Hier schlägt Johannes Paul einen sehr persönlichen Ton an, überraschend in einem Dokument wie diesem: "Ich weiß, daß aus verschiedenen Gründen und gegen den Willen aller Seiten das, was eine dienende Aufgabe sein sollte, in einem völlig anderen Lichte gesehen wird. Wenn ich mich aber dazu berufen sehe, das Amt des Bischofs von Rom auszuüben, geschieht dies mit dem Wunsch, wirklich dem Willen Christi gehorsam zu sein. Ich bitte den Heiligen Geist, die Leiter und Theologen unserer Kirchen so zu erleuchten, daß wir gemeinsam zu den Formen finden können, welche dieses Amt haben muß, um einen Dienst der Liebe zu erfüllen, den alle anerkennen können. - Das ist eine enorme Aufgabe, der wir uns nicht versagen dürfen und die ich nicht allein erfüllen kann. Könnte nicht die Gemeinschaft, die zwischen uns schon besteht, so unvollkommen sie auch ist, eine Gelegenheit für alle kirchlichen Verantwortlichen und ihre Theologen sein, einen brüderlichen, geduldigen Dialog zu beginnen; einen Dialog, wo wir, jenseits aller unfruchtbaren Polemik, wirklich aufeinander hören und einzig und allein den Willen Christi für seine Kirche vor Augen haben, und uns von Jesu eigenem Gebetsruf durchdringen lassen: 'damit alle eins seien'."

Ökumenische Bekehrung

Diese Sprache steht in so scharfem Kontrast zu dem ständig autoritärerem Tonfall in einer Reihe von päpstlichen Schreiben aus letzter Zeit, daß man der Enzyklika Ut unum sint eine ganz außerordentliche Bedeutung zuschreiben muß. Der Leser erhält den starken Eindruck, daß Johannes Paul die ökumenische Bekehrung erlebt hat, die er so stark betont. Bei seinen Besuchen bei anderen Christen hat er mehrmals um Verzeihung für die Sünden der Kirche gebeten, und auf dem Programm der 2000-Jahr-Feier steht ein feierliches und konkretes Sündenbekenntnis mit der Bitte um Versöhnung.

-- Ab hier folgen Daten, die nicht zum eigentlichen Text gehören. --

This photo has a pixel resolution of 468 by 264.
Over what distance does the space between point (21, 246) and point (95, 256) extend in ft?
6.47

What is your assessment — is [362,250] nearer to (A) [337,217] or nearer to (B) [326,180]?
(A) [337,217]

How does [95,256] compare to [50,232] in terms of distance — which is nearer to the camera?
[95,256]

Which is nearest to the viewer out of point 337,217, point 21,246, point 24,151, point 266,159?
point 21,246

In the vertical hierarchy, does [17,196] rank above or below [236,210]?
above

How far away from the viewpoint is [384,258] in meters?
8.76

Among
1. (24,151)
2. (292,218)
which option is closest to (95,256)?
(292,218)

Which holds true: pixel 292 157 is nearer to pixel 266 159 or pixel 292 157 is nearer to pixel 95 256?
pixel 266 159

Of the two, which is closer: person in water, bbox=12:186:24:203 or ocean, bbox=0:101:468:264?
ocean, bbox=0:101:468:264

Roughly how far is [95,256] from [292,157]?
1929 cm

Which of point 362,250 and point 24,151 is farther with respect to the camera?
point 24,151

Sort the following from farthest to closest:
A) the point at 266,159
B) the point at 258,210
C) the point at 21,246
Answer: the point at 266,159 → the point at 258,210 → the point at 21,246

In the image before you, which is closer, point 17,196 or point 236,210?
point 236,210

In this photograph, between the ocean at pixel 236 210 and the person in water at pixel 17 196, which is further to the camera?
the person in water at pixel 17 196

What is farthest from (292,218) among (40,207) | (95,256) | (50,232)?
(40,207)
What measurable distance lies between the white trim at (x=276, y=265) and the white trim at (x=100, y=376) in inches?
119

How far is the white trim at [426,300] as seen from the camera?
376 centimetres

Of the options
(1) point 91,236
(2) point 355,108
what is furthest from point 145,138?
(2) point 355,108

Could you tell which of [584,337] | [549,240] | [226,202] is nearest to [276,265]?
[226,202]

Wenn der Papst in dieser Enzyklika ausdrücklich Nichtkatholiken um Hilfe bittet, die rechte Form für seine eigene Amtsausübung zu finden, so unternimmt er ganz offiziell eine völlig einzigartige Initiative in der Geschichte der katholischen Kirche. Dies ist eine besonders demütige Handlung, die in höchstem Grad verdient, ernst genommen zu werden. Nun liegt der Ball bei den anderen Kirchengemeinschaften.

Wenn die Verhandlungen, die der Papst wünscht, zustande kommen, so ist es unvermeidbar, daß man besonders gegenüber die Ostkirchen, aber auch gegenüber den Protestanten auf eine Rückkehr zu jener Ordnung hinarbeitet, die in der Zeit der ungeteilten Kirche bestand, eine Ordnung, die der Papst selbst in diesem Dokument als Modell vorstellt: Die Christenheit war in dieser Zeit in selbständige Patriarchate eingeteilt, in denen das römische das erste unter ebenbürtigen war. Der Bischof von Rom hatte in seiner Eigenschaft als Nachfolger Petri die von allen akzeptierte Aufgabe, "in Liebe vorzustehen", über die Einheit zu wachen, sich aber nicht in die inneren Angelegenheiten anderer Patriarchate einzumischen, es sei denn er müsse als Schiedsrichter eingreifen.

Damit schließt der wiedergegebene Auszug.